Each Turing SM is partitioned into four processing blocks, each holds 16 FP32 Cores, 16 INT32 Cores, two Tensor Cores, one warp scheduler, and one dispatch unit. Each block includes a new L0 instruction cache and a 64 KB register file. The four processing blocks share a combined 96 KB L1 data cache/shared memory. Traditional graphics workloads partition the 96 KB L1/shared memory as 64 KB of dedicated graphics shader RAM and 32 KB for texture cache and register file spill area. Compute workloads can divide the 96 KB into 32 KB shared memory and 64 KB L1 cache, or 64 KB shared memory and 32 KB L1 cache.
Concurrent Execution of Floating Point (fp32) and Integer Instructions (int32)

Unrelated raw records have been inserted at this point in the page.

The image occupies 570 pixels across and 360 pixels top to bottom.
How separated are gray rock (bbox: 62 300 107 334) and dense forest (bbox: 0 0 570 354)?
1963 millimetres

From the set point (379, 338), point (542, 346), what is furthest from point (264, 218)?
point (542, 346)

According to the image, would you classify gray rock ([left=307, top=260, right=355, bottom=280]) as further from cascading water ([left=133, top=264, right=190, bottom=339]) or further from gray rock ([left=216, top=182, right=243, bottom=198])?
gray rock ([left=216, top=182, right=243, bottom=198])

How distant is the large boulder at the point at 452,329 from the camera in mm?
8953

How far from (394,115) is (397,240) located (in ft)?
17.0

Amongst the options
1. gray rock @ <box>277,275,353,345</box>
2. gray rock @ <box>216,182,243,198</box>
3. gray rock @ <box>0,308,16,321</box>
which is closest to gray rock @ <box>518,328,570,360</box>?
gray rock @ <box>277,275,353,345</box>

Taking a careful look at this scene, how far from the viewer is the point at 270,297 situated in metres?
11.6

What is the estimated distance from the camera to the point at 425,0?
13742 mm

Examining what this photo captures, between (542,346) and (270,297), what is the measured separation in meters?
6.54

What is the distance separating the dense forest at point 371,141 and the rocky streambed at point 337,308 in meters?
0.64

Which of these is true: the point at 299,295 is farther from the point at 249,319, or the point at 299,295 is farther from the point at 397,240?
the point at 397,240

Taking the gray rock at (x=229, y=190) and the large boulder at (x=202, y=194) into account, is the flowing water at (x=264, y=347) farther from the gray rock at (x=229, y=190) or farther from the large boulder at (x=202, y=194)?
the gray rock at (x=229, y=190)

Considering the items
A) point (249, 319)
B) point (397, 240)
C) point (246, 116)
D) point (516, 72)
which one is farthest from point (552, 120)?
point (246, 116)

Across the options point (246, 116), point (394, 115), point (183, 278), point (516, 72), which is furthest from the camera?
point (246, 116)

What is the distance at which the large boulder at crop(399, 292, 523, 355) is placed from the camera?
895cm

Turing’s SM initiates a new unified architecture for shared memory, L1, and texture caching. This unified design allows the L1 cache to leverage resources, increasing its hit bandwidth by 2x per TPC compared to Pascal, and allows it to be reconfigured to grow larger when shared memory allocations are not using all the shared memory capacity. The Turing L1 can be as large as 64 KB in size, combined with a 32 KB per SM shared memory allocation, or it can reduce to 32 KB, allowing 64 KB of allocation to be used for shared memory. Turing’s L2 cache capacity has also been increased. Combining the L1 data cache with the shared memory reduces latency and provides higher bandwidth than the L1 cache implementation used previously in Pascal GPUs. NVIDIA claims these changes in SM enable Turing to achieve 50% improvement in delivered performance per CUDA core.
Caches and ROPs
Turing GPUs add larger and faster L2 caches in addition to the new GDDR6 memory subsystem. The TU102 GPU ships with 6 MB of L2 cache, double the 3 MB of L2 cache that was offered in the prior generation GP102 GPU used in the TITAN Xp. TU102 also provides significantly higher L2 cache bandwidth than GP102. Like prior generation, NVIDIA GPUs, each ROP partition in Turing contains eight ROP units and each unit can process a single-color sample. A full TU102 chip contains 12 ROP partitions for a total of 96 ROPs.
Graphics memory - GDDR6
Allow me to quickly inject a paragraph here. Another difference in-between Volta and Turing is graphics memory. HBM2 is a bust for consumer products, at least it seems and feels that way. The graphics industry at this time is clearly favoring the new GDDR6. It’s easier and cheaper to fab and add, and at this time can even exceed HBM2 in performance. The previous GeForce GTX 1080 with the latest GDDR5X memory could run 11 Gbps, often tweakable towards the 12 Gbps range. GDDR6 graphics memory will be faster and more energy efficient. The memory is advancing on GDDR5X (Graphics Double Data Rate (DDR)) but with a memory bandwidth of 14 Gbit/s it offers almost twice as much as GDDR5 (not GDDR5X)offers. In the near future, GDDR6 could transfer data at 16Gbps (bits per second), which is twice as fast as regular GDDR5. The GeForce RTX 2070 (8GB 256-bit), 2080 (8GB 256-bit) and 2080 Ti (11GB 352-bit) series will be paired with 14 Gbps GDDR6.